As a critical output resulting from the establishment of that knowledge transfer network, we are now able to present a new cohort of CRC and control microbiomes, wholly collected and processed in India. We compared these samples to the Indian samples from our previous collection, sequenced in the UK, and found them to be largely comparable. The new data was of slightly higher quality, and separated from the old data in diversity analyses. We attribute this to the sequencing technology used, with less quality deterioration across the length of sequencing reads observed in the MiSeq reads than in the HiSeq reads of the previous study. Therefore, we have demonstrated that Indian institutions can advance their microbiome research associated with healthcare benefits, in a systematic manner comparable with that of the datasets produced elsewhere. While this study may have a modest sample size of 46 CRC samples and 43 controls, any dataset in populations which are under-represented in microbial research is to be welcomed. By utilising standard sample collection and sequencing strategies, we are able to combine this dataset with our previous study, or future work which has yet to be carried out. All conclusions are based on statistical tests which take sample size into account.

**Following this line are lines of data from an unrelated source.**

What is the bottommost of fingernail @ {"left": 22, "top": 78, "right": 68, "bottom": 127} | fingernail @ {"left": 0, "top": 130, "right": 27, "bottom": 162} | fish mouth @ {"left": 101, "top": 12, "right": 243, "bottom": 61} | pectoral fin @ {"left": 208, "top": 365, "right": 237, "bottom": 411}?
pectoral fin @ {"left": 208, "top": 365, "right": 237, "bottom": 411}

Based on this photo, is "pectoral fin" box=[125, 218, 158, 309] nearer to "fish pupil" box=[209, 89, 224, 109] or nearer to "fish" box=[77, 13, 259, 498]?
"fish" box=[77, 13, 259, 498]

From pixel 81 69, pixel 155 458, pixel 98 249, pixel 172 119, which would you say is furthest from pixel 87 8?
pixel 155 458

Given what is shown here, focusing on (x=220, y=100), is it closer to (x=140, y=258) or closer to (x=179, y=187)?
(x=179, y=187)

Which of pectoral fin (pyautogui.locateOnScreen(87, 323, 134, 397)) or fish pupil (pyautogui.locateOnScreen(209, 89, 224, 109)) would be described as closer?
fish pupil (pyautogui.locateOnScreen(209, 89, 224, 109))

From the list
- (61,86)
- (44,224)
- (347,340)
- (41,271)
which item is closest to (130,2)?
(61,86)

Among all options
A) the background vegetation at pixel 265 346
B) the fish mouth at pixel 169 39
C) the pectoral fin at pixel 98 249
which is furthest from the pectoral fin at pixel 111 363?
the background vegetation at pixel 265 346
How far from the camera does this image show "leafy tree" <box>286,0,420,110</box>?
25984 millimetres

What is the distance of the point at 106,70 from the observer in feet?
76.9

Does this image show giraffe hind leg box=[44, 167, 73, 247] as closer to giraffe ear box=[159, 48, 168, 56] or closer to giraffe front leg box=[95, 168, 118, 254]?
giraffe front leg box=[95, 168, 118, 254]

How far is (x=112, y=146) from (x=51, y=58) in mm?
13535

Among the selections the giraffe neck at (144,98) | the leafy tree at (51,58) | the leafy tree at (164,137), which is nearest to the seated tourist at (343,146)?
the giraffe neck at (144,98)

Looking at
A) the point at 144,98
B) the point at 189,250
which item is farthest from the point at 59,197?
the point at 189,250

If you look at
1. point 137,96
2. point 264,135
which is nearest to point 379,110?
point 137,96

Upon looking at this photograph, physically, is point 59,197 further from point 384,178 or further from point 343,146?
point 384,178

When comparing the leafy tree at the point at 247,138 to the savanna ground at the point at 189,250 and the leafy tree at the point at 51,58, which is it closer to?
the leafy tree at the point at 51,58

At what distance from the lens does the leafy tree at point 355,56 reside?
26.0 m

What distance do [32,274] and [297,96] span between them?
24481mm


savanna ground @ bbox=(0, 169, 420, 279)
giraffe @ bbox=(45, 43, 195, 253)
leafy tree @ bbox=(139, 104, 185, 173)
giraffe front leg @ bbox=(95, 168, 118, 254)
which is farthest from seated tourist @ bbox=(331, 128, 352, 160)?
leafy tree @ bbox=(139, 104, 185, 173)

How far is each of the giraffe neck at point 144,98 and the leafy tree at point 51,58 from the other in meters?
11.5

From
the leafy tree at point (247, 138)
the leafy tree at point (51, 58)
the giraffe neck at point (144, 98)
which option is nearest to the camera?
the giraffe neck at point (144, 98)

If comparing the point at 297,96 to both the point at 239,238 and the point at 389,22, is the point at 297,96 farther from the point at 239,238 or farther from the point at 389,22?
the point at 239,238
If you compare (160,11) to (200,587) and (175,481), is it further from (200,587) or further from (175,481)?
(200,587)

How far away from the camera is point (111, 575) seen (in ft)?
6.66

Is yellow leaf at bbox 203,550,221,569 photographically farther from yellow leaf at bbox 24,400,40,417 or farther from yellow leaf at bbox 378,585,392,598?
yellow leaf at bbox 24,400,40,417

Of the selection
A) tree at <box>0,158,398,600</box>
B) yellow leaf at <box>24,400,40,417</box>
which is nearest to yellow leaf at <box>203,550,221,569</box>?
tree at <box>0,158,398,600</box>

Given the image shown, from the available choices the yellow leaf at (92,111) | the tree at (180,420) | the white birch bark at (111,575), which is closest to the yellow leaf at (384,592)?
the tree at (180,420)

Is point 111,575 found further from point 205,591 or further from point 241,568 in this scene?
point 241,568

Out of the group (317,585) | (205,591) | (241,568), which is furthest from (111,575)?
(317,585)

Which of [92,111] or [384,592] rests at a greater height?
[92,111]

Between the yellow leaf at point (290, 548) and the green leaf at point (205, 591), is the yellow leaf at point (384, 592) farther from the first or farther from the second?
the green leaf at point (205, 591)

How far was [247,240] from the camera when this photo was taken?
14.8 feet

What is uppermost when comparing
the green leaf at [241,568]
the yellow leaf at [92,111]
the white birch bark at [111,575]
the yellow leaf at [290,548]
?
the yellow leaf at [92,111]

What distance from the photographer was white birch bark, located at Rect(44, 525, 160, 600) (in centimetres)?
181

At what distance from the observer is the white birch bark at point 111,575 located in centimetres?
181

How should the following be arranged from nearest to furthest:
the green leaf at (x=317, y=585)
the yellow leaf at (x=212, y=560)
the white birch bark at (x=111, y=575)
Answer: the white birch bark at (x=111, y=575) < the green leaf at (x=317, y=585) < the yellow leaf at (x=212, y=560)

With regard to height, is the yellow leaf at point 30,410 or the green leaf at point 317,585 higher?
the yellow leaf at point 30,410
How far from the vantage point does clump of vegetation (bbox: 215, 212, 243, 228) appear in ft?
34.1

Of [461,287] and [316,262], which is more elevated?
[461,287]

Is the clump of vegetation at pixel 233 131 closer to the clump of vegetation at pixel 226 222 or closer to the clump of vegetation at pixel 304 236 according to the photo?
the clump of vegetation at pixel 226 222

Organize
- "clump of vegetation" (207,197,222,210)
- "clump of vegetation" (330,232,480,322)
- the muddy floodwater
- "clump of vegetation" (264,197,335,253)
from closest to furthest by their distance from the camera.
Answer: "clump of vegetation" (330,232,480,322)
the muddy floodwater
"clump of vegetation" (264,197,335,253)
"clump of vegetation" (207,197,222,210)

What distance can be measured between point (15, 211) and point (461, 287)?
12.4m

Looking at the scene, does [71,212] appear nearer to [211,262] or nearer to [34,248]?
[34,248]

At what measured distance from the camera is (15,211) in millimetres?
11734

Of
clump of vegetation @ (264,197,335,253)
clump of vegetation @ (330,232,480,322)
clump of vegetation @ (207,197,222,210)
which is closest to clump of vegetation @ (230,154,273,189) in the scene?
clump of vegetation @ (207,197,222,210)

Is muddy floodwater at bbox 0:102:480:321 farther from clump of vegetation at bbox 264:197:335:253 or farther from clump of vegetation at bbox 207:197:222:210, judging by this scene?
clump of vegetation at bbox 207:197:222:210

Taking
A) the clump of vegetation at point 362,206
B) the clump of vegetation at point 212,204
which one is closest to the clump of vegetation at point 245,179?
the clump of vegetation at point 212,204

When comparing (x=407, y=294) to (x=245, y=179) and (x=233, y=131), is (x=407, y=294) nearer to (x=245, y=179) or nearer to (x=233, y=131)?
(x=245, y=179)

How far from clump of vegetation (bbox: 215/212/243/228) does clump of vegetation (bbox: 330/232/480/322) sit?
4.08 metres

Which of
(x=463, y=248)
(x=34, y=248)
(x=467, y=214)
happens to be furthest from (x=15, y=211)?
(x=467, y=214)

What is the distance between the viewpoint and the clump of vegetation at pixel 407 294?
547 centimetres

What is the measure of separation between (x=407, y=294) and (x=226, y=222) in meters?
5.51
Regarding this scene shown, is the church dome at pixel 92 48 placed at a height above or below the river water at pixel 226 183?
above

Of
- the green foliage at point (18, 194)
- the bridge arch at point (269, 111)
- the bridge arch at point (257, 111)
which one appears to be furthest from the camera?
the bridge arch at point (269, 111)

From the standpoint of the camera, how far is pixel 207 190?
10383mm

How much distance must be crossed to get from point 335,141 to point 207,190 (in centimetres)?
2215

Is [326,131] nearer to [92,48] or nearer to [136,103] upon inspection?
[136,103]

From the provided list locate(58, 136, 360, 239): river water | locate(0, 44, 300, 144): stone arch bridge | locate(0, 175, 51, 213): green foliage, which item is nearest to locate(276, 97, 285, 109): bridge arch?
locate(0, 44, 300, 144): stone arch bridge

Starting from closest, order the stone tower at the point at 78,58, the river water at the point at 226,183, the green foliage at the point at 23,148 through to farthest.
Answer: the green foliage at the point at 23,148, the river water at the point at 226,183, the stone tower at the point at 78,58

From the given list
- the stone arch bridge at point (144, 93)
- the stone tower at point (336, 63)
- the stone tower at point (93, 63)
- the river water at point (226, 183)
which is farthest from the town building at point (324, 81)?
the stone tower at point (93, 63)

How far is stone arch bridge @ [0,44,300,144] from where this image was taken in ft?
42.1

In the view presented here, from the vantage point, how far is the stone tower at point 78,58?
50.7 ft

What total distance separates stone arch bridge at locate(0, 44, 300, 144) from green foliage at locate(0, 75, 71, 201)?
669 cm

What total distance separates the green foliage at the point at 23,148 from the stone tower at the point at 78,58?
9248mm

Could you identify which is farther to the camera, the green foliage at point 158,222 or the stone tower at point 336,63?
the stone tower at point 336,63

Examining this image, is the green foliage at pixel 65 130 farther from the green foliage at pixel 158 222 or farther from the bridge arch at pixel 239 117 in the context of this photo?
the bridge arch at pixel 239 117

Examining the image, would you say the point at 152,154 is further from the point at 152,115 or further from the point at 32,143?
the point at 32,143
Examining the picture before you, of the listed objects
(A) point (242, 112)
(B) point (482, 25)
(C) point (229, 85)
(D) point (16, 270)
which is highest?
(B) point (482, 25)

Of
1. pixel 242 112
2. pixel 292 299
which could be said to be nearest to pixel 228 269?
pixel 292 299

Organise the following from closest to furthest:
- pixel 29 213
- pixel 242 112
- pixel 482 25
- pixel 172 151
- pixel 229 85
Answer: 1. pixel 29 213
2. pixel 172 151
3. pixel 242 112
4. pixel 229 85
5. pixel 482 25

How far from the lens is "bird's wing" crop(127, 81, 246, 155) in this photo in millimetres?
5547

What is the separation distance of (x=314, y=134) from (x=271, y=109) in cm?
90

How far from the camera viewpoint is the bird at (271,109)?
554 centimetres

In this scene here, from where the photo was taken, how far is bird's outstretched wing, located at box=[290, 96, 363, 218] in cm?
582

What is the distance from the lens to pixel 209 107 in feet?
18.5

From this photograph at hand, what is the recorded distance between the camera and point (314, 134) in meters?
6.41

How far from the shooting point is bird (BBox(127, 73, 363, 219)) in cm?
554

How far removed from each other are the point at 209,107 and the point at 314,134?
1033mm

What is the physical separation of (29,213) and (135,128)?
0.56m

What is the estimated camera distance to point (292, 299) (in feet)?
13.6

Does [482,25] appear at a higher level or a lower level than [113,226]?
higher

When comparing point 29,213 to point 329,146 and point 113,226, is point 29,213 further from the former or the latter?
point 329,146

Moving from logistics to biology, we compared our new dataset to all the samples from our international network and external studies. As seen before, our Indian samples were characterised by a high abundance of Prevotella, especially in the healthy volunteers, and an increase in alpha diversity amongst the cancer samples. This pattern of higher CRC diversity was also seen in the Gutpa et al. dataset, which was generated using metagenomic sequencing rather than 16S methodology. This is contrary to the pattern seen in European and North American samples, such as our own UK cohort [7]. As we have seen the same pattern in two Indian cohorts with different methodology, it is likely that this is a real phenomenon and shows again the value of studying under-represented populations. It has previously been suggested that the dominance of Prevotella in healthy Indian samples leads to low diversity, and that the relative decrease in Prevotella in Indian CRC samples allows more taxa to flourish, resulting in increased diversity [29].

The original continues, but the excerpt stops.